Cyclone Debbie made landfall between Bowen and Airlie Beach in Queensland as a category four storm, whipping gusts of up to 263km/h (163mph).
It is moving inland as a category two storm but could cause damage for hours yet.
Prime Minister Malcolm Turnbull said he was aware of one death so far.
Activating a disaster response plan, he stressed the picture could develop when emergency crews were able to assess the damage.
«Conditions have deteriorated rapidly,» he told parliament. «Take care and stay safe. Be prepared to shelter in place until Wednesday.»
Defence force helicopters and naval vessels would be sent to Queensland with aid, he added.

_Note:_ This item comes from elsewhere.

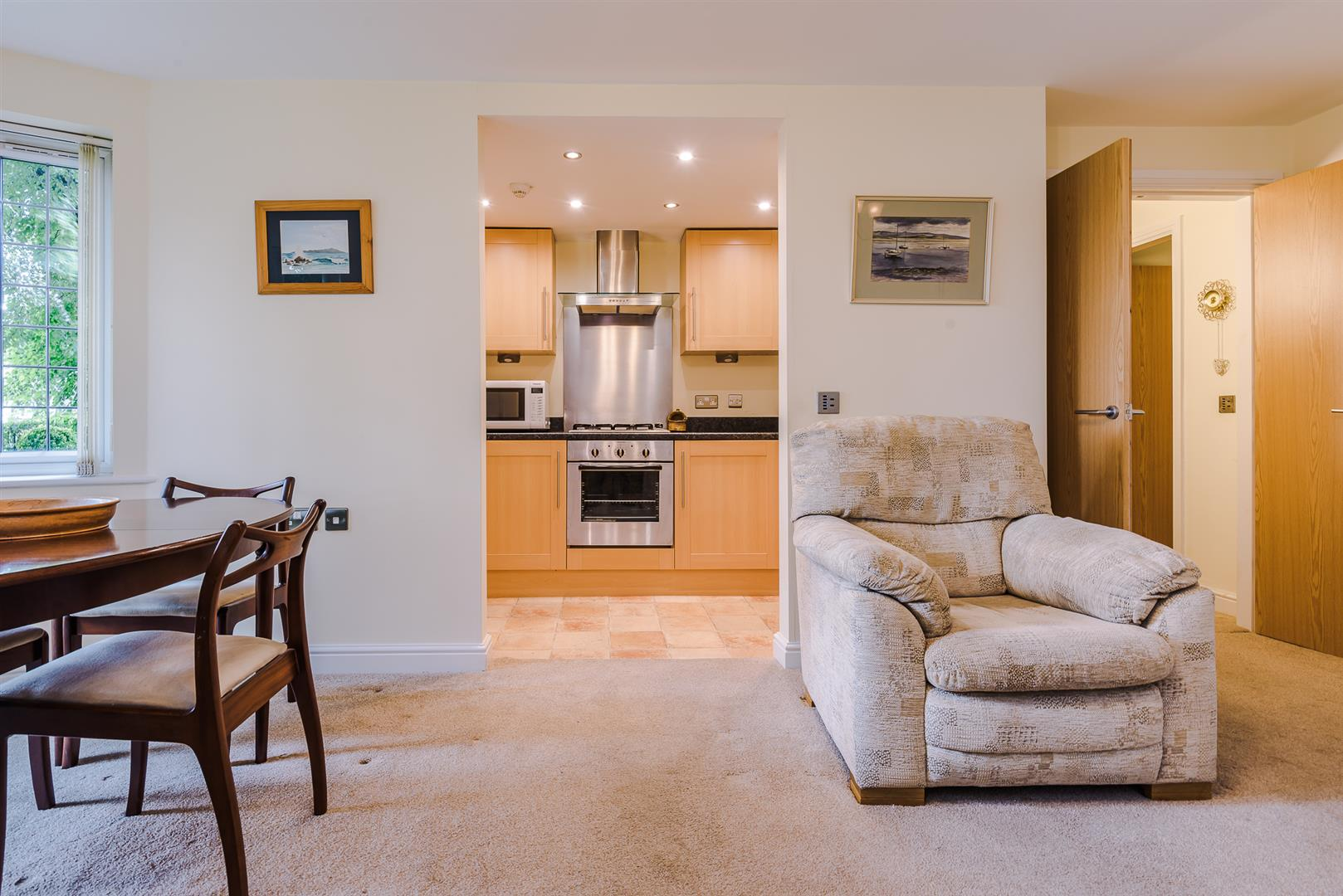 2 Bedroom Apartment Sale Agreed Image 3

He said the Australian government would be urging insurance companies to be «compassionate» and supportive of people who have claims to make following the cyclone.
‘Battering ram effect’
The extent of Cyclone Debbie’s devastation, which has a 50km-diameter eye wall, may not be known for some time, the authorities said.
Queensland Police Commissioner Ian Stewart said the storm’s slow speed had created a «battering ram effect», adding: «We are going to get lots of reports of damage, and sadly I think we will also receive reports of injuries, if not death.»
Queensland Premier Annastacia Palaszczuk said assessing damage was difficult because communities had been cut off from power and phone reception.
«Everyone is going to be in shock tomorrow, just to see the full impact of this cyclone,» she said. «I’m bracing myself for it.»
One man had been seriously injured in a wall collapse triggered by the storm in Proserpine, Mr Stewart said.
Electricity providers said it was not known when power would be restored to houses.
Officials warned people to stay indoors until it was safe to go outside.
The 1,500 residents of Collinsville inland were told to be aware the category two storm was heading for them.
«We’re going to see the impact of Cyclone Debbie for the next three to five days,» Ms Palaszczuk said.
She also condemned those people spotted surfing during the cyclone as «irresponsible» and «ridiculous».
More than 25,000 people were urged to evacuate their homes ahead of predictions the cyclone would be Queensland’s most damaging since 2011.
One person in the Whitsunday Islands compared the winds to «freight trains coming through left and right».
«The trees are going wild,» the man, identified only as Charlie, told the Australian Broadcasting Corp. «The place is just shaking continuously.»
Greg Williamson, the mayor of Mackay regional council, told the BBC: «We’ve had winds up to about 95km/h for the last 12 hours. We’ve had torrential rain…. but that’s what you get for living in a tropical paradise.»
He said the Whitsunday Islands, Proserpine and Bowen were «really getting lashed now at the moment».
More than 2,000 emergency workers are on standby but people have been warned crews will only respond when it is safe to do so.